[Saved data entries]
Segment Open

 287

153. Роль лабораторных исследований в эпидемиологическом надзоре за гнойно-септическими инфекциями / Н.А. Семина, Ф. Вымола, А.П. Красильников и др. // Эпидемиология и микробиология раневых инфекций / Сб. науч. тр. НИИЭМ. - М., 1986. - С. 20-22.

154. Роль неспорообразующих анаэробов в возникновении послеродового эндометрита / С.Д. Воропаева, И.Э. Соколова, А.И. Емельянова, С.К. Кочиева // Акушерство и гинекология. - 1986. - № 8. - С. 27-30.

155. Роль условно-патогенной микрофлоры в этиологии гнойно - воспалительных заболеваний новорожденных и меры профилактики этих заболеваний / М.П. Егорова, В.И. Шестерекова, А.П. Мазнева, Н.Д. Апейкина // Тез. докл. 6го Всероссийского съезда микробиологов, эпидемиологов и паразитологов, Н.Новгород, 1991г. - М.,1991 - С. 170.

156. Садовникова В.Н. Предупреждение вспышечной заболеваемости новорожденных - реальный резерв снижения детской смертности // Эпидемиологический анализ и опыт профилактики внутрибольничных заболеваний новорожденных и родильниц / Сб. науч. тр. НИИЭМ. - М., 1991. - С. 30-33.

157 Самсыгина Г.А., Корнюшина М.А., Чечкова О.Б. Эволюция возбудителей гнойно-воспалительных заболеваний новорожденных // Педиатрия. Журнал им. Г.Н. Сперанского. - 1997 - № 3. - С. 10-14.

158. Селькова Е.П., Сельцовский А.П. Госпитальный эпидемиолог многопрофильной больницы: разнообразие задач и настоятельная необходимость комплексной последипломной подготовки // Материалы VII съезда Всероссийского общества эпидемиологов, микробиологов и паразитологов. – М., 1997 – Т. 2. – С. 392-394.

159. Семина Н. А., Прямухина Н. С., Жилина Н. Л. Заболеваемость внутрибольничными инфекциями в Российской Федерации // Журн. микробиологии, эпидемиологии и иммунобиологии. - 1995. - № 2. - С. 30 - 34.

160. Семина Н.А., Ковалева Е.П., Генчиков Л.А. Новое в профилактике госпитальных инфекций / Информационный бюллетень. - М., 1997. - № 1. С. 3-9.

Segment Closed

→ **Problem statement**
Transcribe every record verbatim.

→ **Reply**
 287

153. Роль лабораторных исследований в эпидемиологическом надзоре за гнойно-септическими инфекциями / Н.А. Семина, Ф. Вымола, А.П. Красильников и др. // Эпидемиология и микробиология раневых инфекций / Сб. науч. тр. НИИЭМ. - М., 1986. - С. 20-22.

154. Роль неспорообразующих анаэробов в возникновении послеродового эндометрита / С.Д. Воропаева, И.Э. Соколова, А.И. Емельянова, С.К. Кочиева // Акушерство и гинекология. - 1986. - № 8. - С. 27-30.

155. Роль условно-патогенной микрофлоры в этиологии гнойно - воспалительных заболеваний новорожденных и меры профилактики этих заболеваний / М.П. Егорова, В.И. Шестерекова, А.П. Мазнева, Н.Д. Апейкина // Тез. докл. 6го Всероссийского съезда микробиологов, эпидемиологов и паразитологов, Н.Новгород, 1991г. - М.,1991 - С. 170.

156. Садовникова В.Н. Предупреждение вспышечной заболеваемости новорожденных - реальный резерв снижения детской смертности // Эпидемиологический анализ и опыт профилактики внутрибольничных заболеваний новорожденных и родильниц / Сб. науч. тр. НИИЭМ. - М., 1991. - С. 30-33.

157 Самсыгина Г.А., Корнюшина М.А., Чечкова О.Б. Эволюция возбудителей гнойно-воспалительных заболеваний новорожденных // Педиатрия. Журнал им. Г.Н. Сперанского. - 1997 - № 3. - С. 10-14.

158. Селькова Е.П., Сельцовский А.П. Госпитальный эпидемиолог многопрофильной больницы: разнообразие задач и настоятельная необходимость комплексной последипломной подготовки // Материалы VII съезда Всероссийского общества эпидемиологов, микробиологов и паразитологов. – М., 1997 – Т. 2. – С. 392-394.

159. Семина Н. А., Прямухина Н. С., Жилина Н. Л. Заболеваемость внутрибольничными инфекциями в Российской Федерации // Журн. микробиологии, эпидемиологии и иммунобиологии. - 1995. - № 2. - С. 30 - 34.

160. Семина Н.А., Ковалева Е.П., Генчиков Л.А. Новое в профилактике госпитальных инфекций / Информационный бюллетень. - М., 1997. - № 1. С. 3-9.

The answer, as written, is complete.